═══ Bron ═══

ECLI:NL:RBAMS:2018:7360

Rechtbank Amsterdam

Datum uitspraak
11 oktober 2018
Publicatiedatum
16 oktober 2018
Zaaknummer
6457211 CV 17-25806
Instantie
Rechtbank Amsterdam
Type
Uitspraak
Rechtsgebied
Civiel recht
Procedures
  • Eerste aanleg - enkelvoudig
Rechters
Vindplaatsen
  • Rechtspraak.nl
AI samenvatting door LexboostAutomatisch gegenereerd

Vordering tot betaling en schadevergoeding na wanprestatie bij installatie van een bar

In deze zaak vorderde [eiser], vertegenwoordigd door mr. F. Benjaddi, betaling van openstaande facturen van Faralda Exploitatie B.V., die werd vertegenwoordigd door mr. M.C. Hendrikse. De procedure begon met een dagvaarding op 3 november 2017, gevolgd door een comparitie op 14 mei 2018. De kern van het geschil betrof de installatie van een bar door [eiser] voor Faralda, waarbij Faralda stelde dat de bar niet deugdelijk was geïnstalleerd en dat er schade was ontstaan. Faralda vorderde ontbinding van de overeenkomst en schadevergoeding, terwijl [eiser] zijn vordering baseerde op de stelling dat hij de werkzaamheden correct had uitgevoerd. De kantonrechter oordeelde dat [eiser] tekort was geschoten in de uitvoering van de opdracht, maar dat Faralda niet voldoende bewijs had geleverd voor haar tegenvorderingen. Uiteindelijk werd Faralda veroordeeld tot betaling van € 1.797,79 aan [eiser], vermeerderd met rente en buitengerechtelijke kosten. De tegenvordering van Faralda werd afgewezen.

Uitspraak

vonnis

RECHTBANK AMSTERDAM

Afdeling privaatrecht
Rolnummer: 6457211 CV 17-25806
Vonnis van 11 oktober 2018

Vonnis van de kantonrechter

I n z a k e

[eiser]

wonende te [woonplaats]
eiser in conventie
verweerder in reconventie
gemachtigde: mr. F. Benjaddi (Achmea)
t e g e n

Faralda Exploitatie B.V.

wonende te Amsterdam
gedaagde in conventie
eiseres in reconventie
gemachtigde: mr. M.C. Hendrikse.
Partijen worden hierna ook [eiser] en Faralda genoemd.

VERLOOP VAN DE PROCEDURE

- dagvaarding van 3 november 2017, met producties;
- conclusie van antwoord/eis, met producties;
- instructievonnis van 1 februari 2018, waarbij een comparitie van partijen is bepaald;
- conclusie van antwoord in reconventie.
De comparitie heeft plaatsgevonden op 14 mei 2018. [eiser] is verschenen met zijn gemachtigde. Faralda is verschenen bij haar directeur [naam directeur] , vergezeld door de gemachtigde. De gemachtigde van Faralda heeft de zaak toegelicht aan de hand van een overgelegde pleitnota, waarop de gemachtigde van [eiser] heeft gereageerd. Partijen hebben vragen van de kantonrechter beantwoord. Na verder debat is de zaak naar de rol verwezen voor het nemen van aktes. Faralda heeft vervolgens bij akte nadere producties in het geding gebracht, waarop [eiser] bij akte, eveneens met producties, heeft gereageerd. Faralda is in de gelegenheid gesteld om zich uit te laten over die laatste producties, maar heeft daar geen gebruik van gemaakt. Daarna is een datum voor vonnis bepaald.

═══ Getoond materiaal ═══

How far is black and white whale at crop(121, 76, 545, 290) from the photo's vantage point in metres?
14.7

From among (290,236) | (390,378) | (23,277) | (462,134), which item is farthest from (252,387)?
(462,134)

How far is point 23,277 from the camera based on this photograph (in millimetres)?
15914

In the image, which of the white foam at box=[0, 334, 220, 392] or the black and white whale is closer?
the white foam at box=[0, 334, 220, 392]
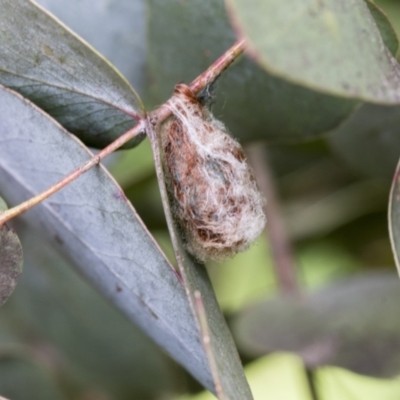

═══

## Opdrachten
a) Geef uit het vonnis woordelijk de passage weer die begint bij de woorden "wonende te Amsterdam" en eindigt na de woorden "antwoord in reconventie.".
b) Schrijf het vonnis over de installatie van een bar verder, te beginnen na de laatste zin die er staat.
Het materiaal speelt hierbij geen enkele rol.

## Antwoorden
a)
wonende te Amsterdam
gedaagde in conventie
eiseres in reconventie
gemachtigde: mr. M.C. Hendrikse.
Partijen worden hierna ook [eiser] en Faralda genoemd.

VERLOOP VAN DE PROCEDURE

- dagvaarding van 3 november 2017, met producties;
- conclusie van antwoord/eis, met producties;
- instructievonnis van 1 februari 2018, waarbij een comparitie van partijen is bepaald;
- conclusie van antwoord in reconventie.

b)
GRONDEN VAN DE BESLISSING

In conventie en in reconventie

Feiten

1. Als gesteld en erkend of niet (voldoende) weersproken staat het volgende vast:
1.1.
Per e-mail van 29 april 2017 heeft Faralda [eiser] gevraagd om een offerte voor het maken van twee rekken (bar metaal en buitenbar) als weergegeven op twee bijgevoegde tekeningen met maatvoering.
1.2.
Per e-mail van 1 mei 2017 heeft [eiser] de gevraagde offerte uitgebracht voor een bedrag van € 1.754,50 inclusief btw met de mededeling dat “uiterst” 22 mei as.levering zal plaatsvinden. In deze e-mail heeft [eiser] verder om een voorschot voor het te gebruiken materiaal gevraagd.
1.3.
Per e-mail van 2 mei 2017 heeft [eiser] een aangepaste offerte gestuurd (i.v.m. een wijziging van de te gebruiken maat rvs koker) voor een bedrag van
€ 1.875,50.
1.4.
Per e-mail van 3 mei 2017 heeft Faralda de offerte geaccepteerd met de mededeling dat de bar uiterlijk 22 mei door [eiser] wordt gebracht en geïnstalleerd en de aankondiging dat een aanbetaling voor materiaal van € 500,- wordt gedaan.
1.5.
Faralda heeft een voorschot van € 500,- voldaan.
1.6.
Op 15, 18, 19, 20, 21, 22, 23, 24 en 25 mei 2017 hebben partijen over de uitvoering van de opdracht contact gehad en heeft Faralda [eiser] aanvullende werkzaamheden opgedragen.
1.7.
Per e-mail van 24 mei 2017 heeft [eiser] Faralda bericht dat de leveringsdatum van 22 mei 2017 door de wijzigingen in de opdracht is verschoven naar een later datum en haar een offerte voor bijkomende kosten voor een bedrag van
€ 1.287,44 inclusief btw doen toekomen. In de e-mail is verder vermeld: ‘
Op 25 mei 2017 zal ik 8 uur aan het werk gaan op locatie. Mocht er werkvertraging optreden, dan ben ik daar niet voor aansprakelijk. Wij hebben slechts een afspraak met betrekking tot het maken, leveren en installeren van de bars’.
1.8.
Per e-mail van 25 mei 2017 heeft Faralda hierop gereageerd met de mededeling: ’
Bevestigd. Hadden we toch al afgesproken. Ik ga er van uit dat jij dan de bar afmaakt conform de voorwaarden zoals ik beschreef. De kraan van grohe wordt op de nieuwe bar geplaats. Kun ie deze voorzichtig verwijderen’.
1.9.
De levering van de twee bars heeft plaatsgevonden op 25 mei 2017. [eiser] heeft op die dag ook geholpen om een oude bar uit het hotel te verwijderen.
1.10.
Op 26 mei 2017 heeft [eiser] aan Faralda een factuur voor € 1.375,50 inclusief btw doen toekomen na aftrek van het reeds voldane bedrag van € 500,-, en een factuur voor het bedrag van € 1.287,44 inclusief btw voor aanvullende werkzaamheden.
1.11.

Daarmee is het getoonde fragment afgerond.